Roderick J. Barman. Princess Isabel of Brazil: Gender and Power in the Nineteenth Century. Wilmington, DE: SR Books, 2002. xiv+291 pp.; ill. ISBN 0-8420-2845-5 (cl); 0-8420-2846-3 (pb).
Shaharyar M. Khan. The Begums of Bhopal: A Dynasty of Women Rulers in Raj India. New York: Palgrave, 2001. x+276 pp.; ill. ISBN 1-86064-528-3 (cl).
Hugo Vickers. Alice: Princess Andrew of Greece. New York: St. Martin's Press, 2002. xvii+477pp.: ill. ISBN 0-312-28886-7 (cl).

Monarchies have structured governments since the dawn of human history, and in various forms they still exist today. Founded on the dynastic principle, they place women as child bearers at the very center of the state, for who is closer to a ruler than his mother, or the mother of his heir, or perhaps the heir herself? Yet regardless of whether the ruler is viewed as a figurehead, a symbol of state, or the fount of authority, men are always granted a greater right to the throne than women, and they are more likely to be seen as political actors. In some countries—France before the twentieth century and Japan in modern times—women were legally barred from succession. Two of the books under review describe what happens when women become rulers because no male is available, and point to an intriguing connection between women rulers and the end of a dynasty. The third chronicles the life of a royal woman whose pedigree and biological function linked her to the crowned heads of twentieth-century Europe. All three biographies explicitly or implicitly address questions regarding the relationships between gender and power, the place of monarchy in modernizing states, the constituents of royal identity, and the justification for studying the small class of royal women or indeed writing biography at all.

Written by a professional historian and aimed at undergraduates, Princess Isabel of Brazil uses gender as the chief category of analysis in examining the downfall of the short-lived Brazilian dynasty founded in 1822 by a scion of the Portuguese monarchy. The chapter titles emphasize Isabel's progress through the female life cycle from daughter to bride to wife and finally to "her own woman" once she and her father are forced to leave Brazil. Only one chapter, "Empress-in-Waiting," points to the political role [End Page 188] that dominated her life and shaped her identity from her birth in 1846 to exile in 1889.

Isabel's training for rule started early. The death of her brother and the preference of her father Pedro II for mistresses over his high-born and devoted but unattractive wife meant that she became heir to the throne at age four. Educated under her father's careful eye, Isabel achieved mastery of European languages and scientific knowledge far in excess of most women of her day, yet she faced greater restraints on her freedom of movement. She spent her childhood in seclusion, seeing no one beyond her immediate family and a few female playmates her own age plus slaves, servants, and tutors whose sole function it was to serve the ruling family. As there were far more servants than tasks to occupy them, the ladies-in-waiting spent much time in mind-numbing idleness.
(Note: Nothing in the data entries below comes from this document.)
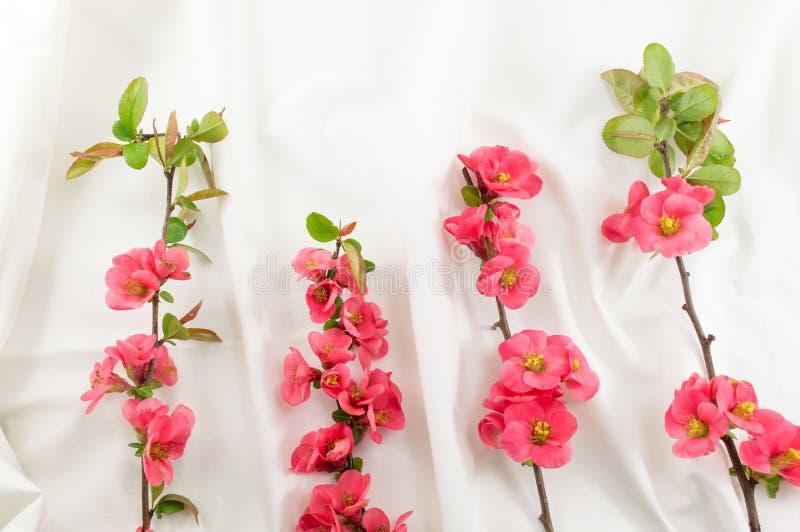 Den Rosa rugosaen blommar på vitt tyg royaltyfria foton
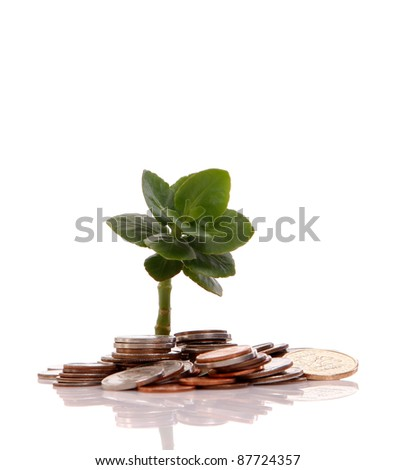 Young plant and coins isolated over white background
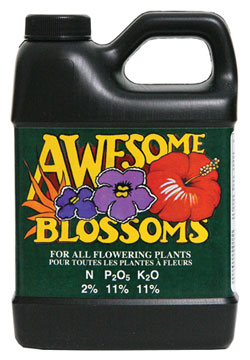 Awesome Blossom (2-11-11) - 500 mL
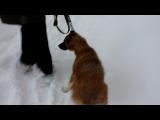 Хозяин хотел повесить свою собаку потому что она стала ему не нужна!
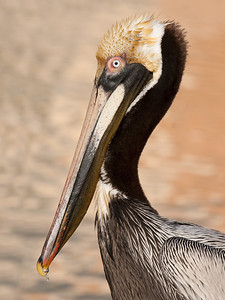 Brown Pelican in Breeding Plumage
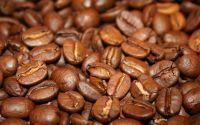Купить индийский кофе. Кофе из Индии интерн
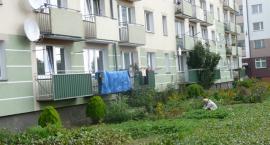Kościerzyna. Ogródki uprawne w centrum miasta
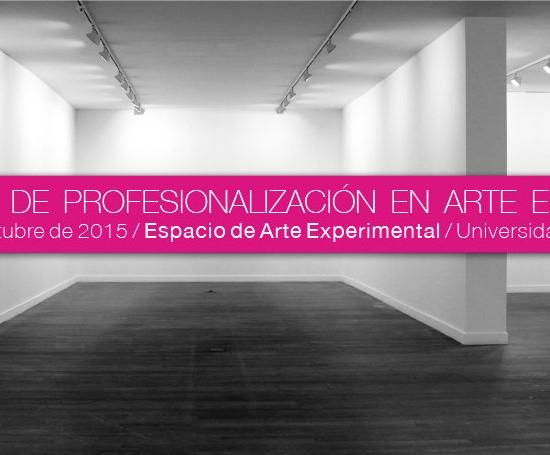 jornadas-de-profesionalizacion-de-arte-contemporaneo-julio-falagan
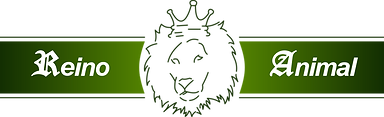 Reino Animal Logo.png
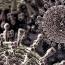 В Армении еще один человек умер от свиного гриппа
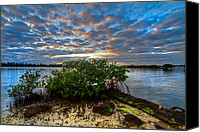 Florida Bridge Canvas Prints - Mangrove Sky Canvas Print by Debra and Dave Vanderlaan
In the Western world during the nineteenth century, royal women broke with conventional roles for women by leading both private and public lives. Like ordinary women, they sought love, intimacy, and happiness in marriage. Their partners were selected for dynastic reasons as a matter of public policy, and the weddings took place in the glare of publicity. Isabel first appeared in the male public gaze for her coming-of-age ceremony at age fourteen and then at her marriage to a member of the French Orléans family in 1864. Her husband escorted her on lengthy trips to Europe, performed his duty in procreating children, led Brazilian armies against Paraguay, and took advantage of his male prerogative to...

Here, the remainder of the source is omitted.